**What is asked:** Please edit the listing below by replacing every "palm frond" with "palm leaf", keeping all other text unchanged.

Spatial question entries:
════

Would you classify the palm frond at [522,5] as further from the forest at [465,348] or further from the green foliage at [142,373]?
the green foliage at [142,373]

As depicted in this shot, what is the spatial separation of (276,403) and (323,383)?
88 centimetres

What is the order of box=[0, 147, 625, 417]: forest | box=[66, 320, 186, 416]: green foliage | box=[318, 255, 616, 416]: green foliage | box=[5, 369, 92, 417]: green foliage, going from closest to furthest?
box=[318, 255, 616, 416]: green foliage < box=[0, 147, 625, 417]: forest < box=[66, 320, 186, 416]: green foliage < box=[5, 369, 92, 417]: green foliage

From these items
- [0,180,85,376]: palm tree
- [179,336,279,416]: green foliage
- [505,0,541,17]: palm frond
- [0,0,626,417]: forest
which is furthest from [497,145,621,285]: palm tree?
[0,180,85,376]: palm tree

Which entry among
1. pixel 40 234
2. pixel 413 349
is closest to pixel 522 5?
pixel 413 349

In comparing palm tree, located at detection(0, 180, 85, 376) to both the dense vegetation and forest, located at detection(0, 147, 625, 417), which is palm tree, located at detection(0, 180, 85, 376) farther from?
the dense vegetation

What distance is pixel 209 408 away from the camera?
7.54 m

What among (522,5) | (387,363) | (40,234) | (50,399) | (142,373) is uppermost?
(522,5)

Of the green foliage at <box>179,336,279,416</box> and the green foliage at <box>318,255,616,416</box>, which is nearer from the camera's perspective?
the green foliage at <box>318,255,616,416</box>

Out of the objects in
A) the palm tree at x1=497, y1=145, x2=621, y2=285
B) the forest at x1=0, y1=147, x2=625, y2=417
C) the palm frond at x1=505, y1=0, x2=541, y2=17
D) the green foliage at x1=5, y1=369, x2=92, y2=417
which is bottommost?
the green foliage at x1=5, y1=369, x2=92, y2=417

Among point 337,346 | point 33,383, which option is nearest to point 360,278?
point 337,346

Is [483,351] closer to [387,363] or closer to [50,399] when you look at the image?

════

**Reply:**
Would you classify the palm leaf at [522,5] as further from the forest at [465,348] or further from the green foliage at [142,373]?
the green foliage at [142,373]

As depicted in this shot, what is the spatial separation of (276,403) and (323,383)?
88 centimetres

What is the order of box=[0, 147, 625, 417]: forest | box=[66, 320, 186, 416]: green foliage | box=[318, 255, 616, 416]: green foliage | box=[5, 369, 92, 417]: green foliage, going from closest to furthest?
box=[318, 255, 616, 416]: green foliage < box=[0, 147, 625, 417]: forest < box=[66, 320, 186, 416]: green foliage < box=[5, 369, 92, 417]: green foliage

From these items
- [0,180,85,376]: palm tree
- [179,336,279,416]: green foliage
- [505,0,541,17]: palm leaf
- [0,0,626,417]: forest
which is furthest from [497,145,621,285]: palm tree?
[0,180,85,376]: palm tree

Which entry among
1. pixel 40 234
2. pixel 413 349
is closest to pixel 522 5?
pixel 413 349

In comparing palm tree, located at detection(0, 180, 85, 376) to both the dense vegetation and forest, located at detection(0, 147, 625, 417), which is palm tree, located at detection(0, 180, 85, 376) farther from?
the dense vegetation

What distance is pixel 209 408 away from the camera?
7.54 m

What among (522,5) | (387,363) | (40,234) | (50,399) | (142,373) is uppermost?
(522,5)

Of the green foliage at <box>179,336,279,416</box> and the green foliage at <box>318,255,616,416</box>, which is nearer from the camera's perspective?
the green foliage at <box>318,255,616,416</box>

Out of the objects in
A) the palm tree at x1=497, y1=145, x2=621, y2=285
B) the forest at x1=0, y1=147, x2=625, y2=417
C) the palm leaf at x1=505, y1=0, x2=541, y2=17
D) the green foliage at x1=5, y1=369, x2=92, y2=417
which is bottommost?
the green foliage at x1=5, y1=369, x2=92, y2=417

Among point 337,346 | point 33,383, which option is nearest to point 360,278?
point 337,346

Is [483,351] closer to [387,363] or closer to [50,399] when you look at the image?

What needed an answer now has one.